# peep sight will not line up



## Spotshooter2 (Oct 23, 2003)

Is the string loop tied properly, are the knots on opposite sides of the string? 
If they are, you can get them set correctly then put a couple drops of gluse on the knots and let set overnight.


----------



## dwagoner (Sep 27, 2007)

knots need to be opposite like SPOT said, also when tying on a loop i think a bit of wax on the end helps the knots cinch down tighter on the string cause it helps eliminate the friction in the knots. take off or retie with some string wax and tighten the loop.


----------



## teammemphis (Jan 6, 2010)

If the loop is tied correctly the knots should be on oposite sides like stated before, and the more you pull the loop the tighter it should get if tied right.


----------



## asa1485 (Jan 16, 2008)

The way we do it at the shop and it works excellent is the following. You will need a press.

Mark on string where peep needs to be with a marker.

Take peep out. Mark 1/2 inch on both sides of where peep needs to be. 

Using the 1/2 inch marks you just made serve the string (without any pressure on it from the press) with peep out in both directions away from the peep.

Now re-install peep. It will be a little tight but it will go.

Now put you a new loop on the string. Be sure that the knots are on opposite sides as stated earlier.

Peep should not rotate and the loop should now stay straight.


----------



## SonnyThomas (Sep 10, 2006)

Good info in replies. Get the peep to align and then wax the loop before installing.
I use nock pliers for tightening loops, but a good set of needle nose pliers will work. 

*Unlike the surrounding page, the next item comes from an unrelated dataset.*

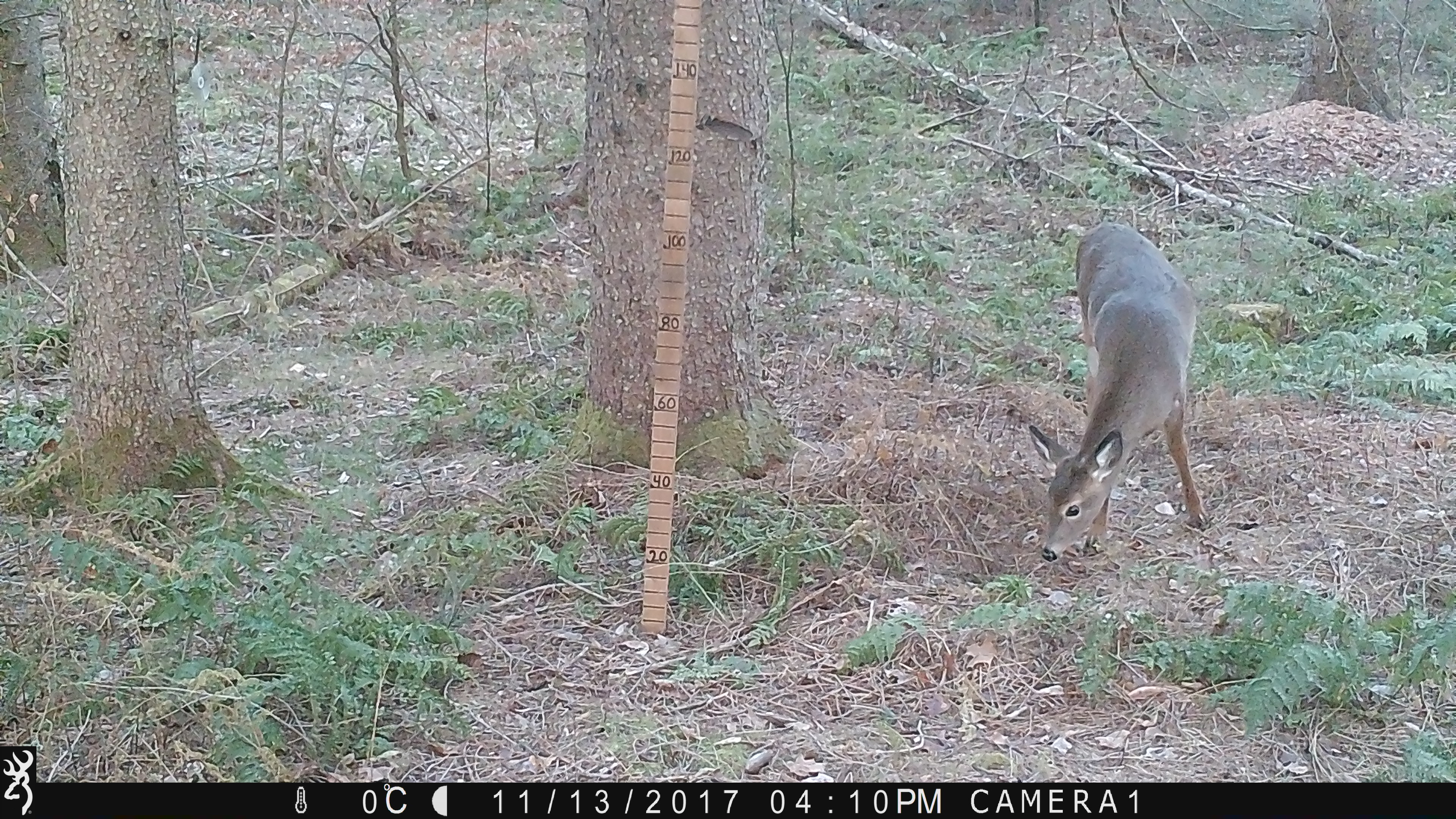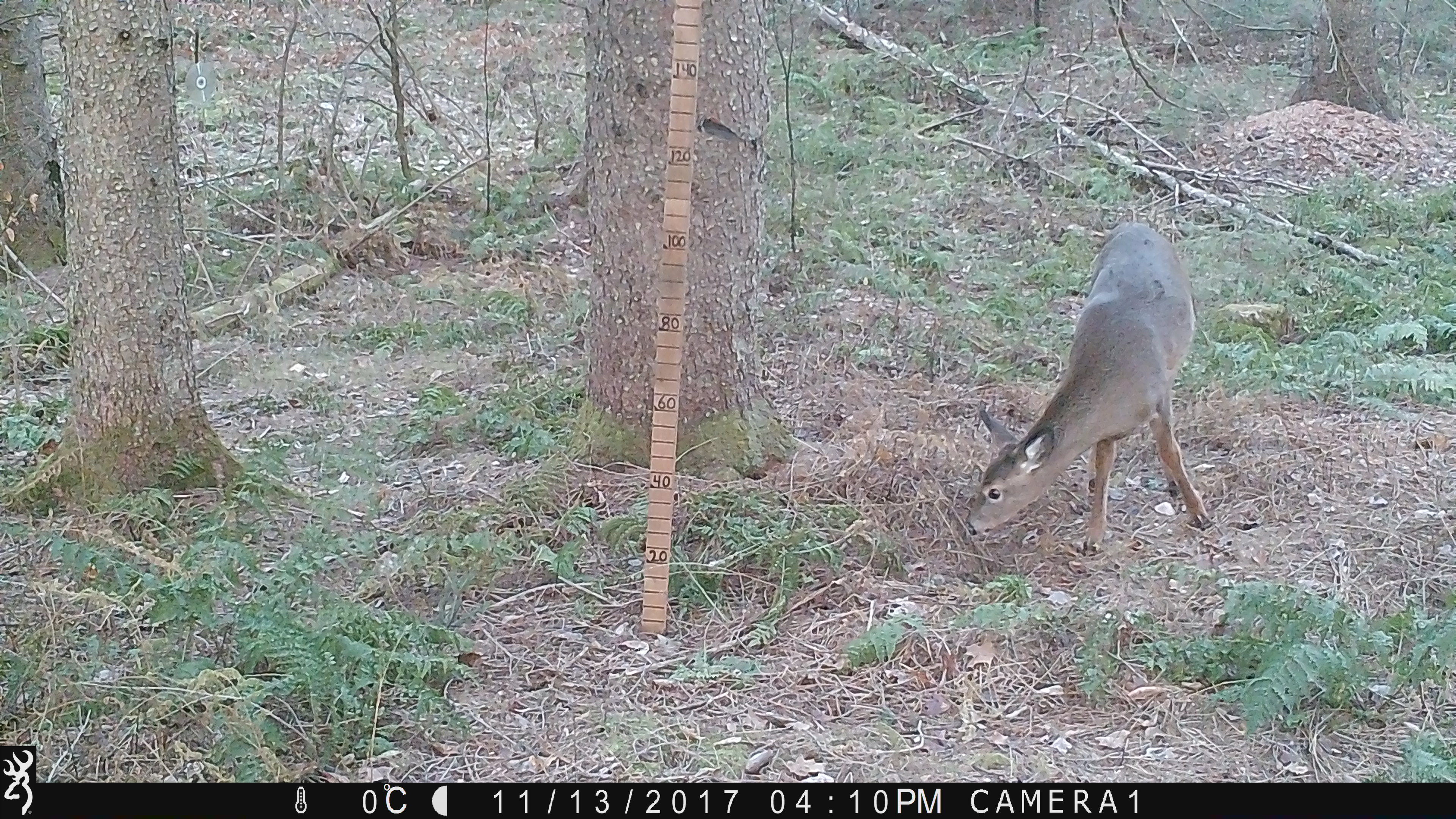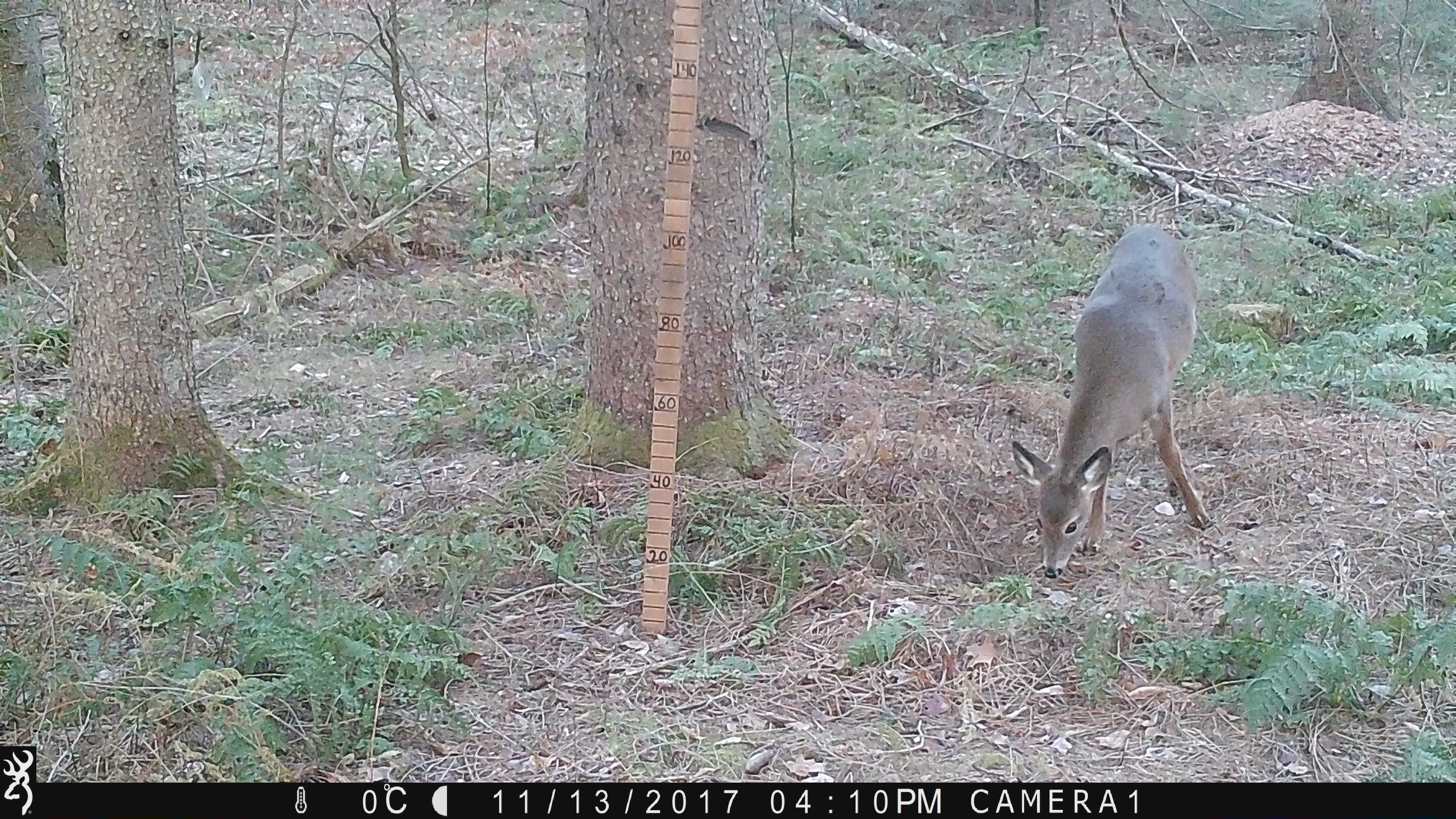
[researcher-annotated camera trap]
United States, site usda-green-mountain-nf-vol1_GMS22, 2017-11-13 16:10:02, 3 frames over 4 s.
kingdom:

Sometimes "training the peep" gets the job done. Be aggressive here. Twist the peep severely while holding the string at the loop location. If this becomes too much, then twist the peep back about half of your severe twist. It takes a little time and experience, but sometimes works. Then there is the peep that is off center a tiny bit, but straightens at full draw. This is okay. I have two bows that the peep has been doing this, one for 3 years and one for going on two years.


----------